16 included Hip Hop.
10 events included Indie.
8 included Rock.
5 events included Soul.

Other music type combinations included any of the above and Bashment, SOCA, Afro Beat, Hip Hop, Garage, Jungle, Cheesy Classics, Clubs Classics, Funk, Electro, Old Skool, Drum & Bass, African Reggae, Lovers Rock, Bhangra, Grime, Dubstep, Arabic, Irish, Latin, Salsa, Oldies, Uplifting, Soulful, and Reggae.
From this the report somehow concludes that 'the likely profile of music events where a serious violent or weapon related crime has occurred' would include the music type being 'RandB, House, Funky House and similar'. But in the list above, commercial pop was ahead of funky, and grime and bashment barely feature. Can't recall a cop saying that the problem with a club was that is played chart music, despite by definition it being popular with a lot of people, some of whom must be criminals. Why don't they just come out with it and say that that the music they are targeting is the kind that it is likely to attract large number of young black people? Although the profile of victims and suspects also doesn't support this focus:

'Victim Ethnicity:
White European – 66
Dark European – 5
Black Afro/Caribbean – 39
Asian - 8
Oriental - 2
Arabic – 1 each

Suspect Ethnicity:
White European – 62
Dark European – 12
Black Afro/Caribbean – 54
Asian - 5'.

As discussed here previously, violence around clubs in London is a real phenomenon, but shooting and stabbing people is already against the law. The current position amounts not only to blanket discrimination against particular types of music, but to the deliberate prevention of whole parts of the community socialising on their own terms to their soundtrack of choice. The intent might not be racist, but the effect is. A similar 'preventative approach' is not taken in other contexts - how often is a football match cancelled because it might attract violence, even when everybody knows in advance that it's going to kick off.

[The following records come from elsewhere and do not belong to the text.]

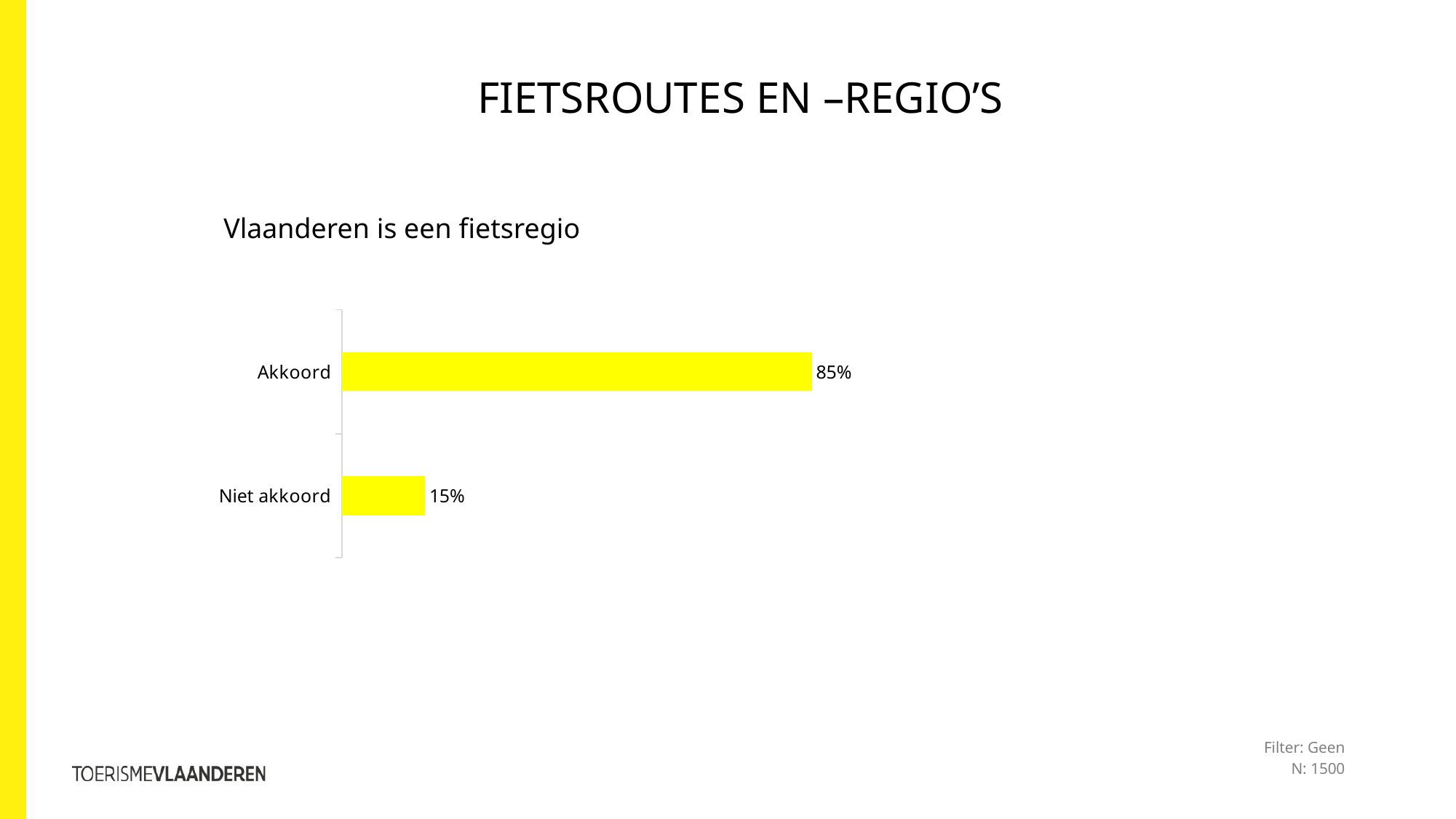
What is the title of the chart? Vlaanderen is een fietsregio How many categories are shown in the chart? 2 What colour are the bars in the chart? Yellow Which category has the highest value? Akkoord What is the difference between the values for Akkoord and Niet akkoord? 70% What is the total of the values for Akkoord and Niet akkoord? 100% What is the value for Akkoord? 85% Which category has the lowest value? Niet akkoord What is the value for Niet akkoord? 15% What kind of chart is shown on the slide? Bar chart Which is larger, the value for Akkoord or the value for Niet akkoord? Akkoord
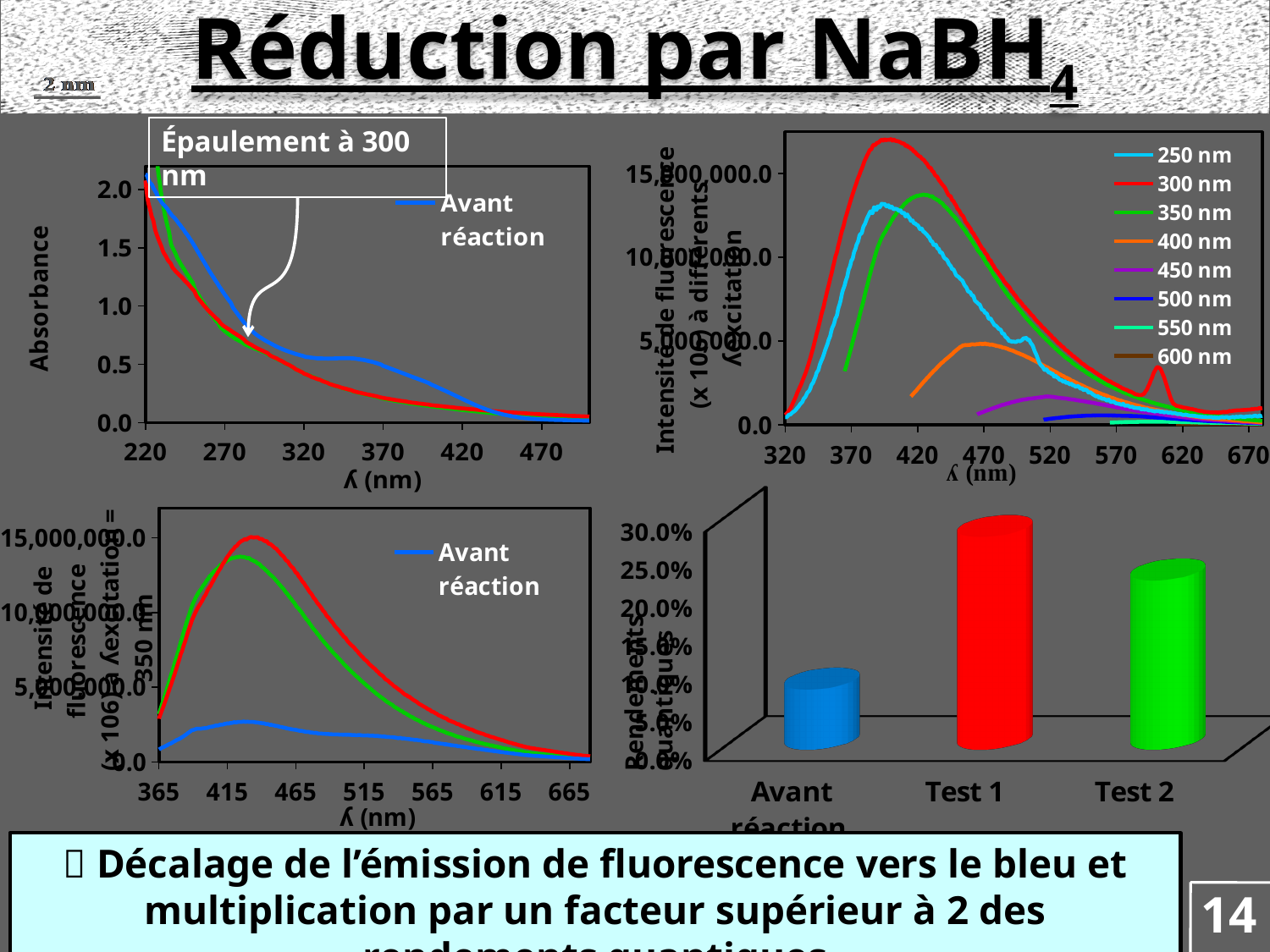
How many series does the legend of the top-right fluorescence chart list? 8 In the bottom-right bar chart, which is larger, the value for Test 2 or the value for Avant réaction? Test 2 In the top-right fluorescence chart, which excitation wavelength series reaches the highest peak intensity? 300 nm What kind of chart is the bottom-right chart with categories Avant réaction, Test 1 and Test 2? bar chart How many categories are shown in the bottom-right bar chart? 3 In the top-left Absorbance chart, do the values rise or fall as the wavelength increases from 220 nm to 470 nm? fall In the bottom-right bar chart, is the value for Test 1 greater or less than 20.0%? greater In the bottom-right bar chart, which category has the lowest value? Avant réaction In the bottom-right bar chart, is the value for Test 2 greater or less than 15.0%? greater In the bottom-right bar chart, which category has the highest value? Test 1 What kind of chart is the top-left Absorbance chart? line chart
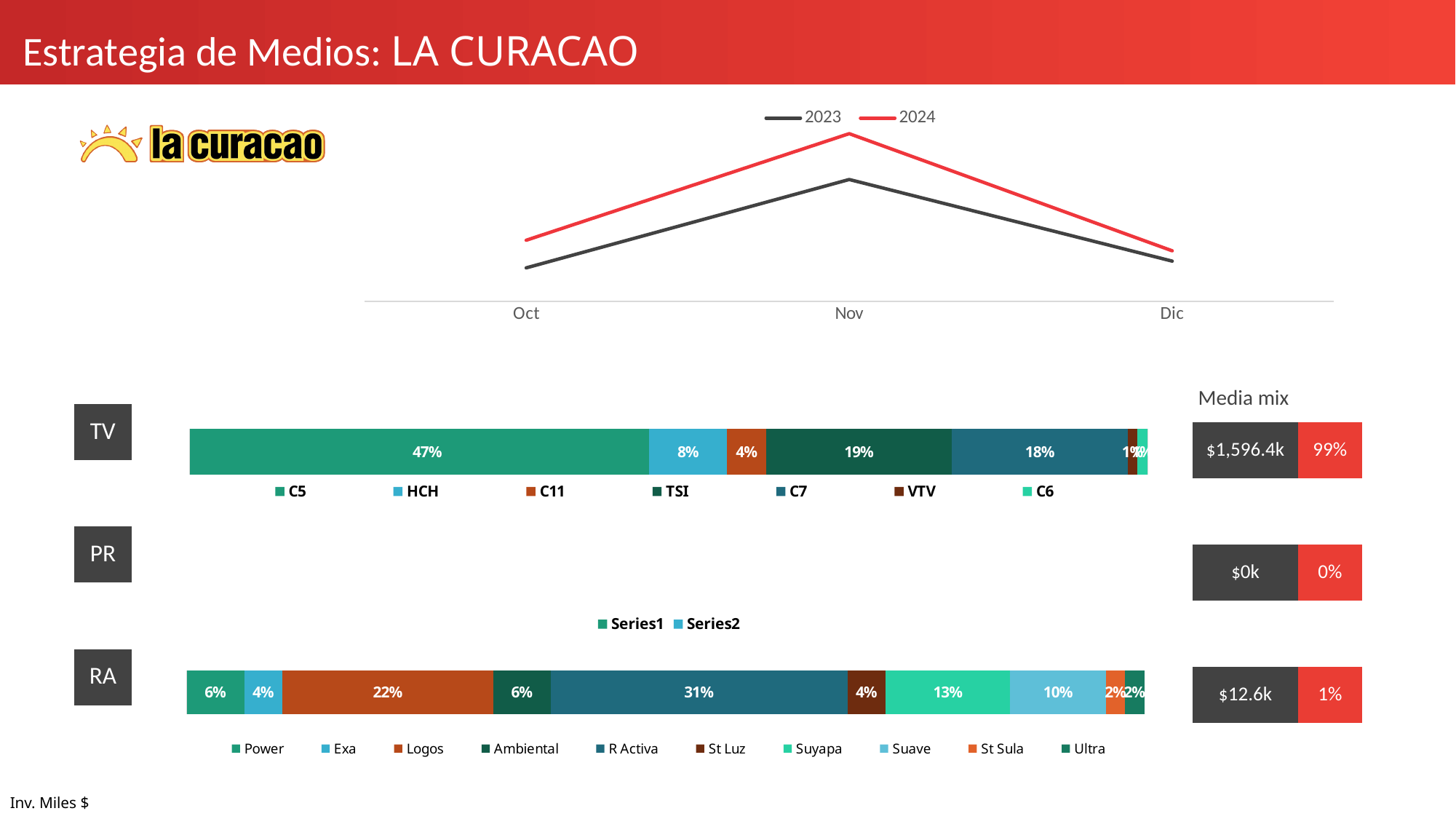
In the TV stacked bar chart, what share does TSI have? 19% In the RA stacked bar chart, which is larger, the share of Suave or the share of Exa? Suave In the TV stacked bar chart, what share does C5 have? 47% In the line chart at the top, how many series does the legend list? 2 In the TV stacked bar chart, which channel has the largest share? C5 In the line chart at the top, how many months are shown on the x axis? 3 In the line chart at the top, in which month do both lines reach their highest point? Nov In the RA stacked bar chart, what share does R Activa have? 31% In the line chart at the top, do the values rise or fall from Nov to Dic? fall In the RA stacked bar chart, what is the difference between the shares of Logos and Suyapa? 9% In the TV stacked bar chart, how many channels does the legend list? 7 In the line chart at the top, which series is higher in Nov, 2023 or 2024? 2024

Policies like this do actually impact on the evolution of music itself. Since a lot of dance music is produced specifically for clubs, the drying up of opportunities to play out particular sounds leads to people switching their energies elsewhere. It is certainly arguable that the reduction in grime nights in London at police instigation has led to a stalling of the genre, with funky filling the gap. Some grime DJs switched to funky when they couldn't get gigs - now funky too is coming in for attention."

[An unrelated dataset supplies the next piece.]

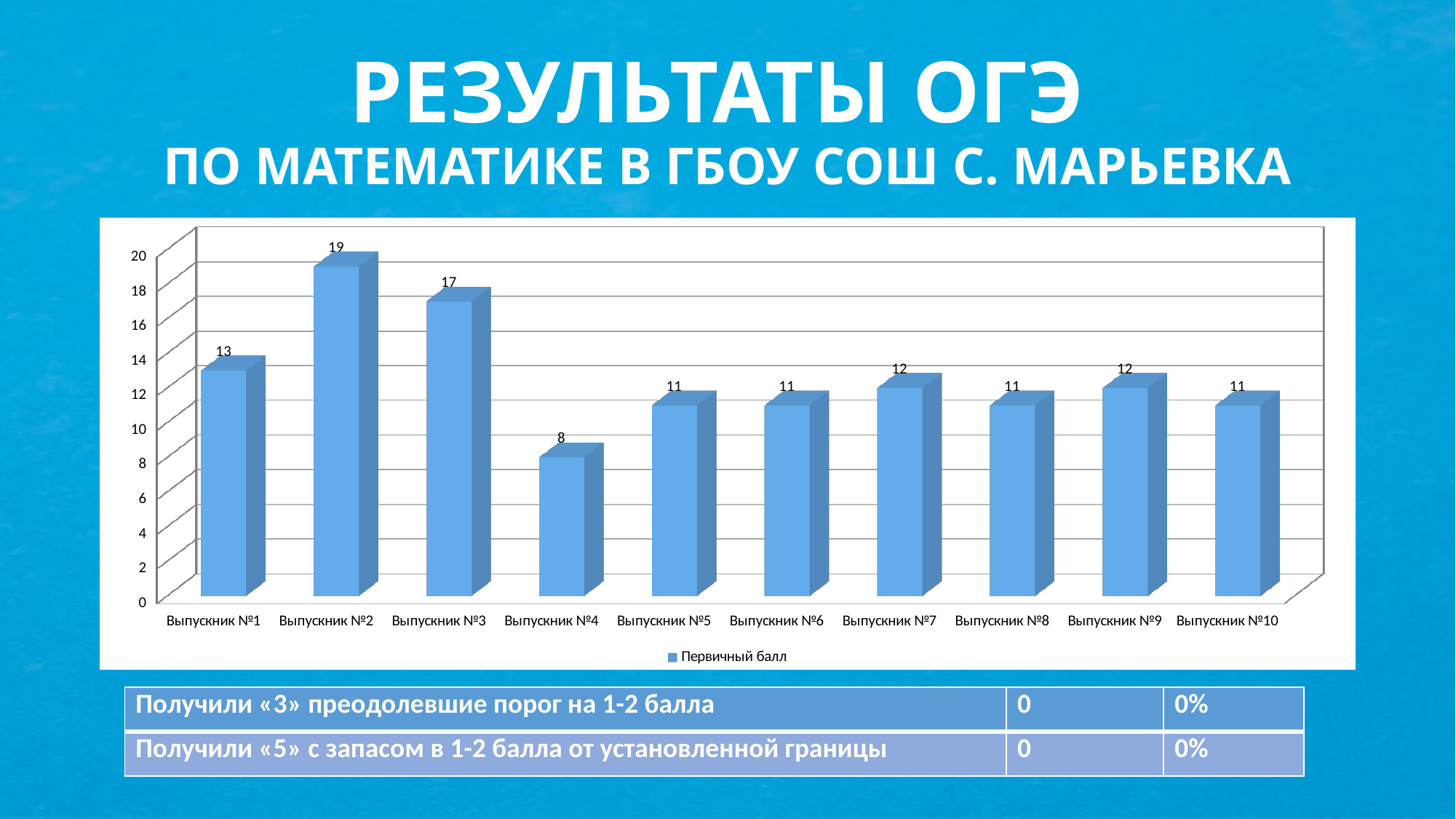
How many series does the legend list? 1 What kind of chart is shown on the slide? bar chart Which category has the highest value? Выпускник №2 What is the difference between the values for Выпускник №2 and Выпускник №3? 2 Which is larger, the value for Выпускник №1 or the value for Выпускник №9? Выпускник №1 What is the value for Выпускник №2? 19 Which category has the lowest value? Выпускник №4 What is the value for Выпускник №4? 8 What is the value for Выпускник №7? 12 What is the difference between the values for Выпускник №1 and Выпускник №4? 5 How many categories are shown on the x axis? 10 What is the name of the series in the legend? Первичный балл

Obvious stuff I'm sure but you know...

http://history-is-made-at-night.blogspot.com/2010/02/funky-bashment-in-police-firing-line.html
 

thirdform

pass the sick bucket
I suppose in simplified outline the story which repeats every generation or so goes

Start out exemplifying values and attributes and abilities prized within the community in which you are embedded, get raised up by that same community, hometown hero, then in the attempt to leverage that local fame, disavow those values and shoot for something more nebulous and universal. The problem being the universal is a fiction. It doesn't really exist.

Wanted to come back to this. I'm not sure. Coltrane tried and Xenakis tried. Granted they were consummate musicians but even that brief period between late 92 into mid 94 hc/jungle tried.

I think and tell me if I'm chatting out of my arse, but i think failed universalisms are eminently possible whereas successful ones are not. unless, perhaps, you are David Bowie or Kate Bush.